═══ QUOTED PASSAGE

= UMFS Dalvík =

UMFS Dalvík (officially named Ungmennafélag Svarfdæla, usually referred to as Dalvík, previously referred to as Svarfdælir) is an Icelandic sports club located in Dalvík. The club has had competitors in various sports in Iceland, most notably football, athletics and basketball. The club currently has no senior football team but is part of the Dalvík/Reynir cooperation and has youth teams playing in national competitions. Dalvík has also had teams playing in national handball and volleyball leagues.

==History==
UMFS Dalvík was founded in 1909 and was from the start involved in and organized various activities for youth in the Svarfaðardalur area, mostly sports.

In 1978 the club first entered the Icelandic football league, playing in a 3rd division provincial group for two seasons, 1978 and 1979. UMFS Dalvík re-joined the football league in 1982 starting in the newly formed 4th division. The club's sole national honour came in 1996 when it won the 3rd division championship.

══════
═══ DATASET EXTRACT

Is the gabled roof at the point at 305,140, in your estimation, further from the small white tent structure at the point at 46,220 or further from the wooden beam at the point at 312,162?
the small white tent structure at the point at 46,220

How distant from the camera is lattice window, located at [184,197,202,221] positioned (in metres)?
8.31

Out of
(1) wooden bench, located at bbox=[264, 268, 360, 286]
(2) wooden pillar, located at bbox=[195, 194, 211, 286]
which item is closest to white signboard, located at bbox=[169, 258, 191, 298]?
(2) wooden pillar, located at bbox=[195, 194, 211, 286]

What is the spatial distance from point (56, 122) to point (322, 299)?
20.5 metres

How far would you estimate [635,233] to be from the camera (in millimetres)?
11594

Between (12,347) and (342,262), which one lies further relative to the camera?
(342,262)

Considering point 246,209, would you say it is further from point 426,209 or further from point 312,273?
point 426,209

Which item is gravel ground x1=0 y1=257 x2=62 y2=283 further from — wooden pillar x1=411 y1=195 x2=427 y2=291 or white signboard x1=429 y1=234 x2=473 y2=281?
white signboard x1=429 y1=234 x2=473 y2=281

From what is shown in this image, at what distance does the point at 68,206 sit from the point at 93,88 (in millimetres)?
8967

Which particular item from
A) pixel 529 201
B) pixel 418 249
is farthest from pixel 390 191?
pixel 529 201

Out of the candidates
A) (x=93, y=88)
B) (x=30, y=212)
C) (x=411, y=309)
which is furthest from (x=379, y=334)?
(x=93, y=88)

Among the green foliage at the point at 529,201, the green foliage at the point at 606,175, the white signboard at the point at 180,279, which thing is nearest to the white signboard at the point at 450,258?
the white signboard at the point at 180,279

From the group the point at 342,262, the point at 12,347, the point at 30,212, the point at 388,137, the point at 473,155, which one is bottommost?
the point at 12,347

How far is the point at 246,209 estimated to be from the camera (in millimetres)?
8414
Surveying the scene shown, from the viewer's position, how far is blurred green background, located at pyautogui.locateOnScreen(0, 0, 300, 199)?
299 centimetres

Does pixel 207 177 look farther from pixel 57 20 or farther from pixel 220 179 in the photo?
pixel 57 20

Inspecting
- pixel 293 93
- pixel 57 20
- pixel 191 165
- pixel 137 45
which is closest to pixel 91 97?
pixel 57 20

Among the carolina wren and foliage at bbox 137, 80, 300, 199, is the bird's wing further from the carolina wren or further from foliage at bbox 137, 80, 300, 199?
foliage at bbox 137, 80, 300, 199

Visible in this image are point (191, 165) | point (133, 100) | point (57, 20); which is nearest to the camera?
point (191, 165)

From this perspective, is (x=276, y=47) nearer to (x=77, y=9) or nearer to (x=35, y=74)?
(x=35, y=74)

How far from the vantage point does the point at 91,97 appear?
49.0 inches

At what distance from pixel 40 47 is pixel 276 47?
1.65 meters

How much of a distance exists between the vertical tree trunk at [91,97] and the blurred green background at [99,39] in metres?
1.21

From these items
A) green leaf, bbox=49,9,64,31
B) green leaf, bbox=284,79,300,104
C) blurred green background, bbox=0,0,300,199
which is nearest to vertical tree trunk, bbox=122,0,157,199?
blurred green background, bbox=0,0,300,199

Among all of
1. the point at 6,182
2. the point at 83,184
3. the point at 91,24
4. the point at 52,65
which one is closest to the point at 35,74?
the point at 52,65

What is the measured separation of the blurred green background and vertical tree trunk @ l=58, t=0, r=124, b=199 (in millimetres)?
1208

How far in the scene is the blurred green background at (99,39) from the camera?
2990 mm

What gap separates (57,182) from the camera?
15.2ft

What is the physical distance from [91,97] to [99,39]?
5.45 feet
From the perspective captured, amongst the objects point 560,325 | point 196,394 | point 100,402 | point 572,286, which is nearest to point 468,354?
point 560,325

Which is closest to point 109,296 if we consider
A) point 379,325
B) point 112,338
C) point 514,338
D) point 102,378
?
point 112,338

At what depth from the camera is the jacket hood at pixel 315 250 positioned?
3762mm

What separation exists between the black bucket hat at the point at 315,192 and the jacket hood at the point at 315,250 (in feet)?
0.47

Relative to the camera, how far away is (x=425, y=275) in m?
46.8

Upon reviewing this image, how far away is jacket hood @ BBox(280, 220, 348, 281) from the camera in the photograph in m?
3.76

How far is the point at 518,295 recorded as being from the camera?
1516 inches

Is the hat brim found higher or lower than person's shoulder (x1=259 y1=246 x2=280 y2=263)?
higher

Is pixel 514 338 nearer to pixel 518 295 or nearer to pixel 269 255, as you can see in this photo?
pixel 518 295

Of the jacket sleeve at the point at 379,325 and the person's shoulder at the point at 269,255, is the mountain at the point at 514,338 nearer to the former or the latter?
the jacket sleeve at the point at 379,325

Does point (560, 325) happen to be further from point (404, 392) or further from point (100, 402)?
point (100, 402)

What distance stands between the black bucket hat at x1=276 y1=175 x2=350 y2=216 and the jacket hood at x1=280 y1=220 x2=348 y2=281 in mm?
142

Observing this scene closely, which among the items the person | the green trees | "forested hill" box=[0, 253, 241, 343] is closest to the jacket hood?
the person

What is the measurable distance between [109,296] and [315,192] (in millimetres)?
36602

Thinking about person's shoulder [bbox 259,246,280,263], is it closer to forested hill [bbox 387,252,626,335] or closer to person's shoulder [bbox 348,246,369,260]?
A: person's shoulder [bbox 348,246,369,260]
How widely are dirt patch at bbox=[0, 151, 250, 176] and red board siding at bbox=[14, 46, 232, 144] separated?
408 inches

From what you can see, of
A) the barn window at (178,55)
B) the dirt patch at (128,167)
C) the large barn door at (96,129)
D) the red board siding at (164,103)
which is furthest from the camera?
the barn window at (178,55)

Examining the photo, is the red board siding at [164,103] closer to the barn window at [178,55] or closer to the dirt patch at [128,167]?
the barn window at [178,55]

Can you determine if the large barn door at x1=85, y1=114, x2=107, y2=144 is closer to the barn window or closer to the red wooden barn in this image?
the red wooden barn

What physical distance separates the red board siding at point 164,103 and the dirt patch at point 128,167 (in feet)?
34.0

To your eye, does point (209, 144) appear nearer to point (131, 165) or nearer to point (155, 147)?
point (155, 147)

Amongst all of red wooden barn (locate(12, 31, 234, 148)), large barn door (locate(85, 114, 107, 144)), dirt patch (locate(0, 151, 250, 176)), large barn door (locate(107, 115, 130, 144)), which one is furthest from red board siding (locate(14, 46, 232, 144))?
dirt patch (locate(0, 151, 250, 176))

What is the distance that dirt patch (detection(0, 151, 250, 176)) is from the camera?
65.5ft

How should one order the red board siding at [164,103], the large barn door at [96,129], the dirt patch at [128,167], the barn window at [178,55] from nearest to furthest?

══════

● EXERCISE REQUIREMENTS
1/ List every sport that the article on UMFS Dalvík says the club has had competitors or teams in.
2/ According to the article on UMFS Dalvík, in what year was the club founded?
3/ Using the article on UMFS Dalvík, decide whether each statement agrees with it: (a) The club currently fields a senior football team. (b) The club won the 3rd division championship in 1996. (c) The club first entered the Icelandic football league in 1982.

● SOLVED PROBLEMS
1/ Football, athletics, basketball, handball, volleyball

2/ 1909

3/
(a) No: "The club currently has no senior football team"
(b) Yes: "The club's sole national honour came in 1996 when it won the 3rd division championship."
(c) No: "In 1978 the club first entered the Icelandic football league"